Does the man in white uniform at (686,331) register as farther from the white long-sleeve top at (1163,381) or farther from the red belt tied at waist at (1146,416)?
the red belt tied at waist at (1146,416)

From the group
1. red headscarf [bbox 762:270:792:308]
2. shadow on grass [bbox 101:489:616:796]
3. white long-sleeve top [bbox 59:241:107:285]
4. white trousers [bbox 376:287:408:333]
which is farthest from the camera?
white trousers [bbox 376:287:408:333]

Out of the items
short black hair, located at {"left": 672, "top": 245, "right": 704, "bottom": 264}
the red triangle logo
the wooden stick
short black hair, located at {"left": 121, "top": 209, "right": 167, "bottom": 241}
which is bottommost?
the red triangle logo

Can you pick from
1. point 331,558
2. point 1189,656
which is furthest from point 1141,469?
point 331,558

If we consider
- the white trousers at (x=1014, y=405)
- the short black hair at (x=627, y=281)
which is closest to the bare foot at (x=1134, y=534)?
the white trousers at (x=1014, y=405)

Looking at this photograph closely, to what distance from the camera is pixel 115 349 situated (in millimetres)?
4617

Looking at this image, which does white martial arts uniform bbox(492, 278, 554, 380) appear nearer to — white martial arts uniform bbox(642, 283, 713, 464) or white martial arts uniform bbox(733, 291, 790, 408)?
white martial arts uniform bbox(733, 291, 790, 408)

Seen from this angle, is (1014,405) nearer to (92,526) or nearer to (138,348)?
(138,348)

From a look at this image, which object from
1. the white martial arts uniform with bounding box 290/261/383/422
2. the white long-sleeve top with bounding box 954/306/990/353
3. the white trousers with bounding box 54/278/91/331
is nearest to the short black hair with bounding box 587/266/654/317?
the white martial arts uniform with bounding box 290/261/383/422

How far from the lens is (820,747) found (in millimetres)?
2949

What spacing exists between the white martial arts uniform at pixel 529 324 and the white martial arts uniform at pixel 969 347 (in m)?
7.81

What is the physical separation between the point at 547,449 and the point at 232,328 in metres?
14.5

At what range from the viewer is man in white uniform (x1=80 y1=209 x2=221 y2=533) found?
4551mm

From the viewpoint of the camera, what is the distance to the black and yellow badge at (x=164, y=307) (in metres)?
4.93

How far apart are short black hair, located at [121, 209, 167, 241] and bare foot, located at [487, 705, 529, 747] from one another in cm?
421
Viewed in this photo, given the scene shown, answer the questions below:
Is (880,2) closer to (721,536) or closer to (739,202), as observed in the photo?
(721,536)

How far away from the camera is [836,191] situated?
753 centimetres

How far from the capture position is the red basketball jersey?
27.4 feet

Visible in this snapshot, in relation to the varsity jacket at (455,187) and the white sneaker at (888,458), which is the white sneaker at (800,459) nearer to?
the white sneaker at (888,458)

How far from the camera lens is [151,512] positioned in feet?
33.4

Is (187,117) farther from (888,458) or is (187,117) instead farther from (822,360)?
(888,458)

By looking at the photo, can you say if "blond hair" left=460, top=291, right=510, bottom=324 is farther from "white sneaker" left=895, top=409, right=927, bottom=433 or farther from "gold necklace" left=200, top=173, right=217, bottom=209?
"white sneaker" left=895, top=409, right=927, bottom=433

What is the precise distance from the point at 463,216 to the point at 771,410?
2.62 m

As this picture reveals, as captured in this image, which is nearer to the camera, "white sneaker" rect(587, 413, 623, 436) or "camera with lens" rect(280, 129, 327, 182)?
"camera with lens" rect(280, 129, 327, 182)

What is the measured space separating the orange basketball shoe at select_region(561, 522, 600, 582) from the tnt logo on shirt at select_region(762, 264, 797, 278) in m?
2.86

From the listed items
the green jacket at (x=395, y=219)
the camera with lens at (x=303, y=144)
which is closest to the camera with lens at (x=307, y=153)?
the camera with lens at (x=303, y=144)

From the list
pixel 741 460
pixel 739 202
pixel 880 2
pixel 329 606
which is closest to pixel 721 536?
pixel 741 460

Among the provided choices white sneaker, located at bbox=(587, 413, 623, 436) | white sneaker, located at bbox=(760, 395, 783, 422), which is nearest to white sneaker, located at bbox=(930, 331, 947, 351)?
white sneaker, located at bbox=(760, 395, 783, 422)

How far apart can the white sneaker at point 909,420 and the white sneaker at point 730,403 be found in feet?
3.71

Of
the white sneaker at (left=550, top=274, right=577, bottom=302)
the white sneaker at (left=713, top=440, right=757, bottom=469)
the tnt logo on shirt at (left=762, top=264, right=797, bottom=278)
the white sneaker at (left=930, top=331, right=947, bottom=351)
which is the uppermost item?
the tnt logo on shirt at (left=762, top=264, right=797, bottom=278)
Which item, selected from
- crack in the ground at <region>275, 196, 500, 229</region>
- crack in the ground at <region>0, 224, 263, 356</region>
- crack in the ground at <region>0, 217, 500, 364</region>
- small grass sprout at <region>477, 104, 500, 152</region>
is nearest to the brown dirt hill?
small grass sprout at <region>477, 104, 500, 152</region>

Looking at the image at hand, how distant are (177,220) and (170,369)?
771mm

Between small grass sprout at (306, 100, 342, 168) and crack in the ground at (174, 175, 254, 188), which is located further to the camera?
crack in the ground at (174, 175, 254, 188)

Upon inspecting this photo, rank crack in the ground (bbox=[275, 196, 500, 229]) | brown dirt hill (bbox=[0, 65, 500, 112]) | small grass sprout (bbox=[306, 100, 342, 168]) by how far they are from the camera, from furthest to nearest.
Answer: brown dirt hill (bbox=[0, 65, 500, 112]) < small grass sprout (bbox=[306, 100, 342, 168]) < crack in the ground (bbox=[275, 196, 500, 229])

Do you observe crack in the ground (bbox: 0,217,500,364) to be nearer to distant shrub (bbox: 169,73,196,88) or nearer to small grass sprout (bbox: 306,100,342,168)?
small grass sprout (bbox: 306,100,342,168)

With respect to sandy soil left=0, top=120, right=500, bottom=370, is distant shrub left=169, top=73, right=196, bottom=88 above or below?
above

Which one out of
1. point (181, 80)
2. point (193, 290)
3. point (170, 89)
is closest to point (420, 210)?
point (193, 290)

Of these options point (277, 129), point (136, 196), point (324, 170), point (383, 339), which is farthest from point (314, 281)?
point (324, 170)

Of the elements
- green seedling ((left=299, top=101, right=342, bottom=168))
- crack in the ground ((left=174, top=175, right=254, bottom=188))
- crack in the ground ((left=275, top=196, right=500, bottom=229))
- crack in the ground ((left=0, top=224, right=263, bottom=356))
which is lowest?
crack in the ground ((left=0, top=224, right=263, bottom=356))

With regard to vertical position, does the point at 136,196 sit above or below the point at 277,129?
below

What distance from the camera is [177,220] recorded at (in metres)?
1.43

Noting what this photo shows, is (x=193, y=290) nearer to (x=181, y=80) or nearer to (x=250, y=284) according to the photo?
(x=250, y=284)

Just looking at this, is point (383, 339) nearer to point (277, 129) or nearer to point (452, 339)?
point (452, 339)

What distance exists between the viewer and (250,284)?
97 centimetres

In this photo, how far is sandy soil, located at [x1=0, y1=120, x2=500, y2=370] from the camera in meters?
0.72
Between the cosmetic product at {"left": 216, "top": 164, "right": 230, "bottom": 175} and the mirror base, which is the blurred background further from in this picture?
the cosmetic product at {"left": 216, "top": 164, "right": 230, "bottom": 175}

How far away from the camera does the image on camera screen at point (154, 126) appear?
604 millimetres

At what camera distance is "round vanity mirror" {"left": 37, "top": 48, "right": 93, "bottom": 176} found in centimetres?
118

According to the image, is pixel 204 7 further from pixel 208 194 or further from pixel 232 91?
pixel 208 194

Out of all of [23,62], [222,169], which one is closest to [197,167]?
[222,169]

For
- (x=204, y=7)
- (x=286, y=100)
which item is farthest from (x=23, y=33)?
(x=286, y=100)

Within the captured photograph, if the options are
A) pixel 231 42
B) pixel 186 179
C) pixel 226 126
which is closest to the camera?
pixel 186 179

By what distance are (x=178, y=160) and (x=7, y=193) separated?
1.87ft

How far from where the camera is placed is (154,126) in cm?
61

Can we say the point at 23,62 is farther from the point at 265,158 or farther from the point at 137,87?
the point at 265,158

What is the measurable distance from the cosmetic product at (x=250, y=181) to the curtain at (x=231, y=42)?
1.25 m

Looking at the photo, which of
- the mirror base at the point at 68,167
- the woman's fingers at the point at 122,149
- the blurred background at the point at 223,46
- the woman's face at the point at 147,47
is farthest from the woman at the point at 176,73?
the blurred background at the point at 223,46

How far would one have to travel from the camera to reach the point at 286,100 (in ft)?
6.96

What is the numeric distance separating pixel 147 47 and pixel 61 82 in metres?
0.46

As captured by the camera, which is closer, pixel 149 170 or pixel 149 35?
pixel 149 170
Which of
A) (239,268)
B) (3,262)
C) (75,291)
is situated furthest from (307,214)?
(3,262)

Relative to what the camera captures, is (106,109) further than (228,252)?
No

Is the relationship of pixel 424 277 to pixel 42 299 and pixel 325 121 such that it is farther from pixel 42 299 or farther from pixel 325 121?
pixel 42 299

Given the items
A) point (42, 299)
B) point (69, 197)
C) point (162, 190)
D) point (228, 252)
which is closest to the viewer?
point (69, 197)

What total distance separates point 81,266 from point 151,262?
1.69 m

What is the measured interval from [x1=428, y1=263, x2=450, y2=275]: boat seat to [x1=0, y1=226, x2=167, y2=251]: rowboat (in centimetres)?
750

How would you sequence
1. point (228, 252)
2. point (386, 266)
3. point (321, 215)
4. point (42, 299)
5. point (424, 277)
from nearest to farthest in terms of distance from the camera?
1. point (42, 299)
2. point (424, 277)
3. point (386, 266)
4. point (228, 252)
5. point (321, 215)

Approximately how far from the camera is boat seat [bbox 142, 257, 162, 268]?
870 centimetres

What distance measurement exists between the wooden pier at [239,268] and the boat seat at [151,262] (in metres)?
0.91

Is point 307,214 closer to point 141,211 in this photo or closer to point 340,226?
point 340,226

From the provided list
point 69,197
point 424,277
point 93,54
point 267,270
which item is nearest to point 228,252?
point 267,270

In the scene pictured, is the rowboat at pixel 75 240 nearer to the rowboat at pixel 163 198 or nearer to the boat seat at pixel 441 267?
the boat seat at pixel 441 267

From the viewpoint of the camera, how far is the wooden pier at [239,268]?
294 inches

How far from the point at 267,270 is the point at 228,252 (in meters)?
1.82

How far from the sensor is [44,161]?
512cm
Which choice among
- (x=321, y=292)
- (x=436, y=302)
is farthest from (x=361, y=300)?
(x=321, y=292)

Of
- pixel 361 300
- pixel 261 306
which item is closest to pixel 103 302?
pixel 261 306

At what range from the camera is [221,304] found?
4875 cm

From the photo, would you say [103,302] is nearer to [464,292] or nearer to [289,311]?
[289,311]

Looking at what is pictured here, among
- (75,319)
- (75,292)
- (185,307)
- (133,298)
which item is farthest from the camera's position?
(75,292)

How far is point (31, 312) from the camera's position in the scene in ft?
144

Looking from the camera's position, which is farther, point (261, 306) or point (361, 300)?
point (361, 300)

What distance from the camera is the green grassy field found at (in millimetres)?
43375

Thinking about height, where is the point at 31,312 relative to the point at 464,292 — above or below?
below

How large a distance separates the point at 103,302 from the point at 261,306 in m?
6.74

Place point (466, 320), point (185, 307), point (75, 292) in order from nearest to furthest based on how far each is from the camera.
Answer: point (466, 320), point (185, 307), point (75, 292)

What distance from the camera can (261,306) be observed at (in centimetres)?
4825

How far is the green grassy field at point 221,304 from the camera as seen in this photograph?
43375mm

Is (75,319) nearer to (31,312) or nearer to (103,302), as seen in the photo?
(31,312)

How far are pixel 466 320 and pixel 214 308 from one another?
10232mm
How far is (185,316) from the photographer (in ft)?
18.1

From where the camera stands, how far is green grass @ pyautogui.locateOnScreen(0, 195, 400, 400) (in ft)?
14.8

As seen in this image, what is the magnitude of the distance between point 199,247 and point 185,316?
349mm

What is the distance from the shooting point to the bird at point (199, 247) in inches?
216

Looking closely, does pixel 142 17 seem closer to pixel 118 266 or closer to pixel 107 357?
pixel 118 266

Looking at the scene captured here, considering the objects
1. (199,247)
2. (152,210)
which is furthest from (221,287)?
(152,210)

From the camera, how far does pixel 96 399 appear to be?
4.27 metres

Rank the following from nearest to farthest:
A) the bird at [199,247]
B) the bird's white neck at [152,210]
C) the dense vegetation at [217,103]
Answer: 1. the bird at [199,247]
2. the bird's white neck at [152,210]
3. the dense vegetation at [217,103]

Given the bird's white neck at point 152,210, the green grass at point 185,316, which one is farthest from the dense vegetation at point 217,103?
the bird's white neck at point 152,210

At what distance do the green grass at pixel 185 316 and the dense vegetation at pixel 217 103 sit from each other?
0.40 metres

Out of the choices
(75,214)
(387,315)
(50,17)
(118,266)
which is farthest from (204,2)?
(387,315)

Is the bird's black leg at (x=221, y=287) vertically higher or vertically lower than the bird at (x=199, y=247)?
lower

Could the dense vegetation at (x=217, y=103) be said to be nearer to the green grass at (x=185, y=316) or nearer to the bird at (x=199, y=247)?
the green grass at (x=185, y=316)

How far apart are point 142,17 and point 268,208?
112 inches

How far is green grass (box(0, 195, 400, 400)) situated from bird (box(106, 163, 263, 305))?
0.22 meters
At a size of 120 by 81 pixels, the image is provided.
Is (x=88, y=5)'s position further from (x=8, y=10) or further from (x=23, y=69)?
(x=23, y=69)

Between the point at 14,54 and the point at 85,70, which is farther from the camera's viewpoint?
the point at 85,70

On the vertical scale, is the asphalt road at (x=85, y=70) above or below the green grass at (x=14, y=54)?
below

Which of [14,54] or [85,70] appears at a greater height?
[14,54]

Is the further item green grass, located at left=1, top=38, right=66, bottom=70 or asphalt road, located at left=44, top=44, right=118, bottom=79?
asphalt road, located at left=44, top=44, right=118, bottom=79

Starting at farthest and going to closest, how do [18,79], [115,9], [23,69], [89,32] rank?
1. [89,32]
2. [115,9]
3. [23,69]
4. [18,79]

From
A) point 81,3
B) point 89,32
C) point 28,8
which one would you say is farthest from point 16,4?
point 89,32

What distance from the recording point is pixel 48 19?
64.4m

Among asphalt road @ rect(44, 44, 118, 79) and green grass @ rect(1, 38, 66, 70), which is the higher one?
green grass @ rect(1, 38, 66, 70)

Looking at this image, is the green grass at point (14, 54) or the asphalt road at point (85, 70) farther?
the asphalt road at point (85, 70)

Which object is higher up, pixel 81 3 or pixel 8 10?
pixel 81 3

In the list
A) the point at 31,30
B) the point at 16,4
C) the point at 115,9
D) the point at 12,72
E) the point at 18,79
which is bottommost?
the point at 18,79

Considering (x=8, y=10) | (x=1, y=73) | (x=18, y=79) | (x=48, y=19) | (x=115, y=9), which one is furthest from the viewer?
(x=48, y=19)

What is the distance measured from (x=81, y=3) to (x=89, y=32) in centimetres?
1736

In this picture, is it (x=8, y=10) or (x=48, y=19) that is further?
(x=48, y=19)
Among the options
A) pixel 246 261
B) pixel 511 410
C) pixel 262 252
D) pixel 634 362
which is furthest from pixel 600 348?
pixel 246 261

Problem to solve:
Extract each line of the material above that contains the string "items", treating uppercase and lowercase letters as distinct.

Response for this exercise:
Out of the items
From the listed items
Given the items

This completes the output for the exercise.